Passage to read Start Marker
NEW YORK (GenomeWeb News) – In Genome Biology, researchers from the US, Russia, and France described a group of very long intergenic non-coding RNAs, or vlincRNAs, that have promoters found in parts of the human genome containing retroviral repeat sequences.
The group unearthed the retroviral element-related non-coding RNAs during a broader analysis of vlincRNAs. Using new and existing RNA sequence data from human primary cells and other normal or cancerous human tissues, it uncovered 2,147 vlincRNAs, together covering an estimated 10 percent of the human genome.
When they began looking at these vlincRNAs in more detail, the investigators saw that the RNAs are found in a wide range of human cell types, where they seem to make functional contributions.
In addition, they determined that many of the vlincRNAs with tissue-specific expression patterns had promoters falling in endogenous retroviral sequences — particularly those associated with long terminal repeats. The expression of vlincRNAs with retroviral promoters appeared to jump in cells marked by pluripotency or malignancy, too, prompting the study's authors to propose a "previously unknown connection between the pluripotent state and cancer via retroviral repeat-driven expression of vlincRNAs."
A DNA base change detection method outlined by University of Washington and Rice University researchers in Nature Chemistry is being touted as a potential tool for testing and treating conditions that involve a limited number of clinically informative single nucleotide swaps.
The approach uses conditionally fluorescent molecular probes — together with a hybridization step that relies on what that the team calls a "double-stranded toehold exchange mechanism" — to find individual base changes in a specific stretch of double-stranded DNA.
Passage to read End Marker
Data excerpts Start Marker
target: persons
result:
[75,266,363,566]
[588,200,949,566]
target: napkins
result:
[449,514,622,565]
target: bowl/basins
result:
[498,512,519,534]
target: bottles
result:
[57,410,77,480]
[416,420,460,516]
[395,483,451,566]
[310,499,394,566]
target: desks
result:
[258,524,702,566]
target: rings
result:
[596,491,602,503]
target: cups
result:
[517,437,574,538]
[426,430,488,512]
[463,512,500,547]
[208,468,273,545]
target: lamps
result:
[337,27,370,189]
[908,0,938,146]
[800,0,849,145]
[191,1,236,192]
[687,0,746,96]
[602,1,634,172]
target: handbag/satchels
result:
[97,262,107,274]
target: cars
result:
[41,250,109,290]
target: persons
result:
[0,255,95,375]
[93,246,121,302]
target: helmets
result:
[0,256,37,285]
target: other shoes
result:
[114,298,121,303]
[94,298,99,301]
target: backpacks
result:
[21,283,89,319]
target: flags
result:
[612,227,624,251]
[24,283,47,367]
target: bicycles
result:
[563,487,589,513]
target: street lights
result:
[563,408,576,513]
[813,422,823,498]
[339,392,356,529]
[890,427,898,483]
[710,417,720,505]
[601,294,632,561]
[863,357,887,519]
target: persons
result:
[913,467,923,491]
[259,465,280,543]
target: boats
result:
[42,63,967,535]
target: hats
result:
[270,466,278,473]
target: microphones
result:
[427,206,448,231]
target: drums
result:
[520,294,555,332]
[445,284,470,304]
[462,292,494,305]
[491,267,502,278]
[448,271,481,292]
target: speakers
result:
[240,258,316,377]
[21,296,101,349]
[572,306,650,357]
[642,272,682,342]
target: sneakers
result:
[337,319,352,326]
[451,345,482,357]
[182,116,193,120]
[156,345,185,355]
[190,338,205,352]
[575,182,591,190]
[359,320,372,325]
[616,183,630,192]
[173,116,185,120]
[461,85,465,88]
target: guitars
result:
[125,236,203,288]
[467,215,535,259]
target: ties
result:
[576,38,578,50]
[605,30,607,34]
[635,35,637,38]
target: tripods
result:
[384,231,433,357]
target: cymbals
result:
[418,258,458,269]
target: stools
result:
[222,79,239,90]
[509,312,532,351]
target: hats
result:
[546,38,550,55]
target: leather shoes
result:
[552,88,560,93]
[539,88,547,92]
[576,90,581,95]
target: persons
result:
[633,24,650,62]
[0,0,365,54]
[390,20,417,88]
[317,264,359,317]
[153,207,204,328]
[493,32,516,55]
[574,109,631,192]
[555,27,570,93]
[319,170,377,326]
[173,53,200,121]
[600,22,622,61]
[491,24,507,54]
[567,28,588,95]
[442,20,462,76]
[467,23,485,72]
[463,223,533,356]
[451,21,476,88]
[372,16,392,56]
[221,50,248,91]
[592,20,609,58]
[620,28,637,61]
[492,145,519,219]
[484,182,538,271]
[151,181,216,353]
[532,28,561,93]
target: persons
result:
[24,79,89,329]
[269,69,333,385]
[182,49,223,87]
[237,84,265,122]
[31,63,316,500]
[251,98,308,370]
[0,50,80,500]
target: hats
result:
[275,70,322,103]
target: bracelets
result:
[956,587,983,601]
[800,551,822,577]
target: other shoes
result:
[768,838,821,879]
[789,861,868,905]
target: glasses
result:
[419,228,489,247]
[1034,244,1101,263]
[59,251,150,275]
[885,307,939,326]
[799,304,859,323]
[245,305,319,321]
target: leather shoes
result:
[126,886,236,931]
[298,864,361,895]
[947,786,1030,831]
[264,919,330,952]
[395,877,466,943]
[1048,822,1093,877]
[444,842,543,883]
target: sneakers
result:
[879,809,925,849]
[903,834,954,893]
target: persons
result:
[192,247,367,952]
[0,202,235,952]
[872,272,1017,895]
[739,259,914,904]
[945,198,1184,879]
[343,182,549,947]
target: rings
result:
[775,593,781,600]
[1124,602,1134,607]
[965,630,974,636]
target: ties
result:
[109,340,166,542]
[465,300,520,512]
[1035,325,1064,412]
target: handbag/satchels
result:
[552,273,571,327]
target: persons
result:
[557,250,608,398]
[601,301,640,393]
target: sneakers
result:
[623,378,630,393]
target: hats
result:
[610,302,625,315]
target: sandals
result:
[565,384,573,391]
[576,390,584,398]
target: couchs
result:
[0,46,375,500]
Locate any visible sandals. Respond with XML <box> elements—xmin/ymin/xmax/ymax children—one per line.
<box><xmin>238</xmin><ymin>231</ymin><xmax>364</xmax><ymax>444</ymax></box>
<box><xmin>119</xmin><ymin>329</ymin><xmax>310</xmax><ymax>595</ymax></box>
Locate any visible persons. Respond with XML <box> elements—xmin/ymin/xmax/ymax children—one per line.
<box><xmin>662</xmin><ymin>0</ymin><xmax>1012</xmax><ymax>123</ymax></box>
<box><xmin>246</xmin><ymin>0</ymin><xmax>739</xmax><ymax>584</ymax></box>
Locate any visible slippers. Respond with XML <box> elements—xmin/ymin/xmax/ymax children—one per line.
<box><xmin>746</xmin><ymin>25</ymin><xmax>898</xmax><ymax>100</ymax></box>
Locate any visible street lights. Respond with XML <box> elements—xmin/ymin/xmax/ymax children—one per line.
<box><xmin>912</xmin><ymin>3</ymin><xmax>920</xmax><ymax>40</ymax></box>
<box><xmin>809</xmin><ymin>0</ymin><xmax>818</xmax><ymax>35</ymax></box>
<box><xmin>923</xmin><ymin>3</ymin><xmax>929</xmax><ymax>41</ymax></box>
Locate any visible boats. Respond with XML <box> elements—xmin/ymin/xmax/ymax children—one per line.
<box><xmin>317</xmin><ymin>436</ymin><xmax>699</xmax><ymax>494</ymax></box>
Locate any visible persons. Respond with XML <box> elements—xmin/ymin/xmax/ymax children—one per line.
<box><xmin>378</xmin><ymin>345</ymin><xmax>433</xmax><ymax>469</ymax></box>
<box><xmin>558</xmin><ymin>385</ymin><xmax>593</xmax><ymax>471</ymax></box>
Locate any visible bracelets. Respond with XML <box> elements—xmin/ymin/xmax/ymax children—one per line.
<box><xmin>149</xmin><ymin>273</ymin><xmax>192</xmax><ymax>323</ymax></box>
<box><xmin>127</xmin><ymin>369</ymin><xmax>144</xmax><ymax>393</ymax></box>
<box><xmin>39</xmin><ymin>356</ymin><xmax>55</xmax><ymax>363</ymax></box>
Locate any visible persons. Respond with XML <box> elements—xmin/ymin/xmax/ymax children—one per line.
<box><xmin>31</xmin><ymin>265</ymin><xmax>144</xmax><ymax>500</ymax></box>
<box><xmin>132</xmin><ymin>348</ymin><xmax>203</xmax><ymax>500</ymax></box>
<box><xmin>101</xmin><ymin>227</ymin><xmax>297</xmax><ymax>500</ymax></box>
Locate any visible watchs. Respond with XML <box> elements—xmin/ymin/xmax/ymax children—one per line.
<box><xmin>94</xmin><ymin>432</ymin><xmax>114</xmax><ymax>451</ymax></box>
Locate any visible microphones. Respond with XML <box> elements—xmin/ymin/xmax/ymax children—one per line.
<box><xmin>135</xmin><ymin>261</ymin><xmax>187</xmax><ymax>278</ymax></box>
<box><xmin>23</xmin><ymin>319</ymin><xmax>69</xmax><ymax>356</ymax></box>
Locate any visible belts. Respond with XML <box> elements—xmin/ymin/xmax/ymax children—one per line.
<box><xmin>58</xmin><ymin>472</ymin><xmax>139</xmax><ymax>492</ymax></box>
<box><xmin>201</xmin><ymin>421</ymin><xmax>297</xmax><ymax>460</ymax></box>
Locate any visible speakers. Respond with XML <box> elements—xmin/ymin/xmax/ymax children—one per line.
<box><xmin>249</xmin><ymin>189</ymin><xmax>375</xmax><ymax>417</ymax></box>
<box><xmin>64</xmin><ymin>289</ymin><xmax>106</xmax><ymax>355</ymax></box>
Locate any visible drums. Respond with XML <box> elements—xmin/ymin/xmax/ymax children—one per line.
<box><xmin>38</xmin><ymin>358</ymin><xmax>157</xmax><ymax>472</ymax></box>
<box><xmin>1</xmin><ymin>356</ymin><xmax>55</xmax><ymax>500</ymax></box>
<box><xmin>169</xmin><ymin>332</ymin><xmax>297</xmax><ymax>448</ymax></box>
Data excerpts End Marker
● Activities
a) Using the research news brief above, decide whether each statement agrees with it. (i) The researchers identified 2,147 vlincRNAs that together cover an estimated 10 percent of the human genome. (ii) The vlincRNAs were found in only a few human cell types. (iii) The DNA base change detection method was described in Genome Biology. Answer yes or no for each, and quote the words of the news brief that decide it.
b) According to the research news brief, which countries were the researchers who described the vlincRNAs from?
c) Retype the part of the research news brief starting with "The group unearthed" and going on through "make functional contributions.".

● Answers to the problems
a)
(i) Yes: "it uncovered 2,147 vlincRNAs, together covering an estimated 10 percent of the human genome"
(ii) No: "the RNAs are found in a wide range of human cell types"
(iii) No: "outlined by University of Washington and Rice University researchers in Nature Chemistry"

b) The US, Russia, and France.

c)
The group unearthed the retroviral element-related non-coding RNAs during a broader analysis of vlincRNAs. Using new and existing RNA sequence data from human primary cells and other normal or cancerous human tissues, it uncovered 2,147 vlincRNAs, together covering an estimated 10 percent of the human genome.
When they began looking at these vlincRNAs in more detail, the investigators saw that the RNAs are found in a wide range of human cell types, where they seem to make functional contributions.